> Выбранный отрывок:
____________________

Например, недавно закончился удивительный и по правде сказать совершенно непредсказуемый успех в деле против Департамента городского имущества Москвы. Семья из 22 человек – бабушка, дедушка, четверо детей, у которых свои семьи и дети – все были зарегистрированы в одной квартире. Один из сыновей с семьей получил коттедж для многодетных. Этот коттедж им предоставили на время, пока семья стоит «на очереди».
Так как бабушка и дедушка инвалиды – правительство Москвы решило им выделить отдельную квартиру. Выделили. Но когда пришли за ключами – получили постановление о снятии с очереди и требование к сыну освободить коттедж. Почему так получилось?
В городских органах ошибочно подсчитали общую обеспеченность семьи жильем: площади супругов дочерей престарелых бабушки и дедушки, хотя к этим площадям дочери отношения не имели, приплюсовали родовые давно развалившиеся дома в Калужской области, которые на деле и домами-то не являются – без полов, без отопления и без воды, но в Росреестре числящиеся, как настоящие.

____________________

> Предоставленный материал:
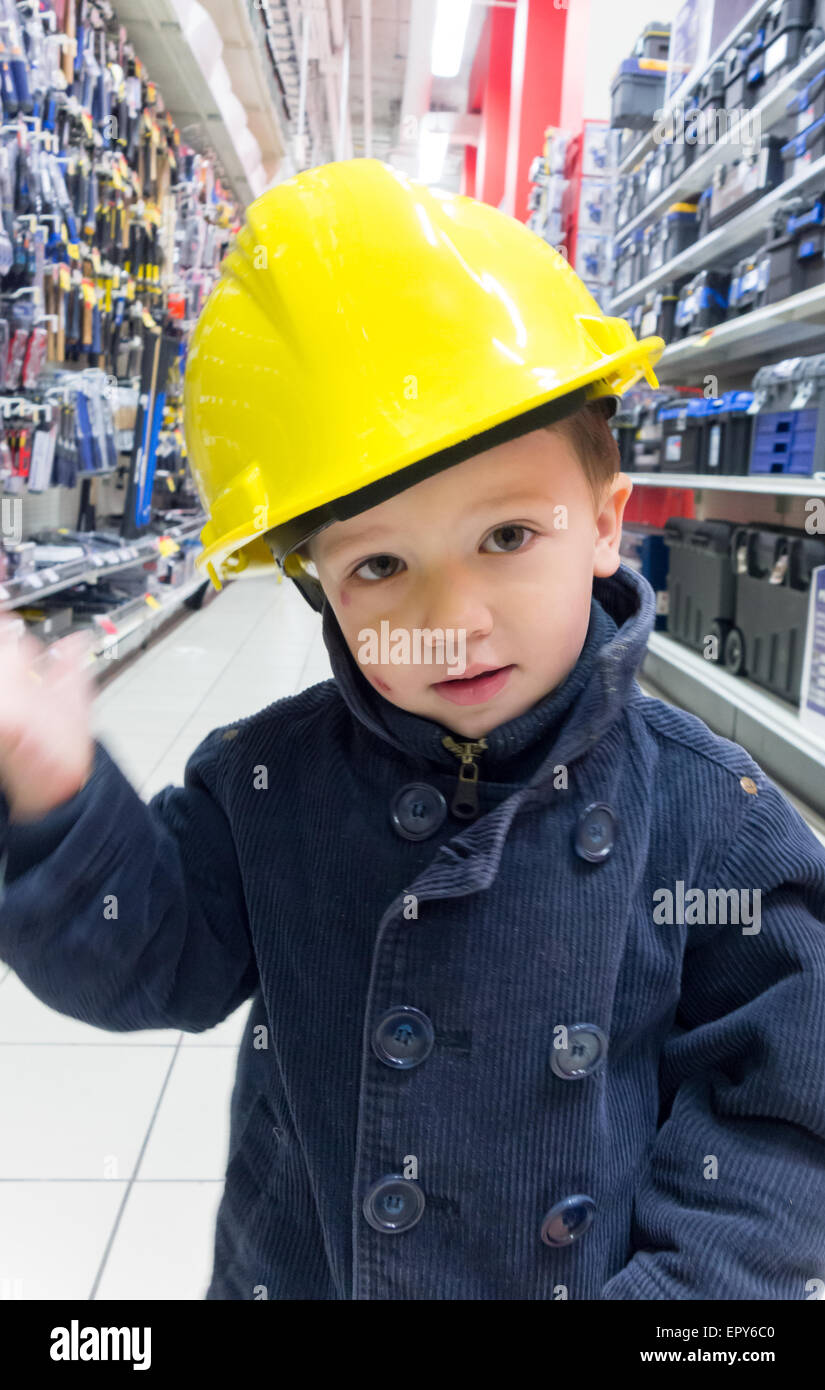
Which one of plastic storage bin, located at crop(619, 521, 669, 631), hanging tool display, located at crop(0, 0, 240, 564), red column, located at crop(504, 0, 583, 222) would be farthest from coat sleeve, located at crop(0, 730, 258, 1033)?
red column, located at crop(504, 0, 583, 222)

____________________

> Задания:
**a)** Воспроизведите дословно фрагмент отрывка о жилищном деле от слов «Так как бабушка» до слов «Почему так получилось?» включительно.
**b)** Сколько человек было зарегистрировано в одной квартире, судя по отрывку о жилищном деле?
**c)** Подхватите отрывок о жилищном деле и продолжите его с того места, на котором он заканчивается.

> Ответы:
**a)**
Так как бабушка и дедушка инвалиды – правительство Москвы решило им выделить отдельную квартиру. Выделили. Но когда пришли за ключами – получили постановление о снятии с очереди и требование к сыну освободить коттедж. Почему так получилось?

**b)** 22 человека.

**c)**
Процесс был тяжелым и длительным, проходил в разных судах – в Калуге и в Москве. В Департаменте городского имущества потеряли дело, долго искали, нашли. Но в первой инстанции в суде нам отказали. Пошли в Мосгорсуд. Перед последним заседанием в Мосгорсуде мне позвонил доверитель и сказал, что силы у всех, особенно у бабушки и дедушки, кончились. Всё, всё прекращаем, так как надежды никакой нет.
Но я ответила: «Вы, как хотите, но я в суд пойду. Нельзя же так – вложить столько сил и на последнем этапе сдаться». И Мосгорсуд в апелляции после двухчасового заседания признал постановление о снятии клиентов с очереди на получение жилья незаконным. Для меня это была победа года!
Потом мы еще долго бодались с Департаментом городского имущества. В результате, спустя два года, семье оставили ту квартиру, в которой они были изначально прописаны, оставили коттедж многодетной семье, и (фанфары!) выделили еще две новые квартиры – трех- и четырёхкомнатную. Такие победы, конечно, окрыляют!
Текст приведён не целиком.